But your penny-ante pissing is valuable as we have to tackle the small things first. Keep fighting and never settle; read lots of Christopher Hitchens for the big stuff; and have Dylan Thomas ssreaming in your head: "Do not go gentle into that good night.
Rage, rage against the dying of the light."

Jim said...

I'm glad you find my "penny-ante pissing" valuable.

I always worry about seeming "whiney" at times when I share my frustrations of life.

I do concur with you on the need to tackle the small (and presumably local) things first.

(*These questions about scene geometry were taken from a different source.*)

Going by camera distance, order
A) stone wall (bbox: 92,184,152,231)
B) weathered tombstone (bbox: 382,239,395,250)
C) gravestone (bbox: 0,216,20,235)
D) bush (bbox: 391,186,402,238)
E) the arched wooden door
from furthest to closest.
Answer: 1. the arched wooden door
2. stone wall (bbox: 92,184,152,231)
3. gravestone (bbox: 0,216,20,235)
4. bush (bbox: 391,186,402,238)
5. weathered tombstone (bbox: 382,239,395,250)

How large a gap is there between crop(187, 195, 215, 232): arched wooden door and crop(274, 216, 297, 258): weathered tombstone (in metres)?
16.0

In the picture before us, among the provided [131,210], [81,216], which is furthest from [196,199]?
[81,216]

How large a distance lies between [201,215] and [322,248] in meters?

I know it's become cliched due to its use on bumper stickers, but I like the saying, "think locally, act globally", because I think that's what you are talking about here.

Jim said...

I knew I'd fuck that one up!! Urggghhh!!

It's "Act locally, think globally", or some combination of the two.

weasel said...

I hate any idea that can be distilled down to a bumper sticker... that's why I'll never amount to much in politics.
That one in particular, I'm afraid, is the liberal equivalent of a yellow ribbon: simply by putting that sticker on their car people think their social obligations are taken care of.

Jim said...

Yes, I concur Dear Weasel. Boiling complex issues down to soundbites and bumper stickers often lack the nuance and thought necessary to tackle the tougher issues. They do make us feel happy and contented though, don't they?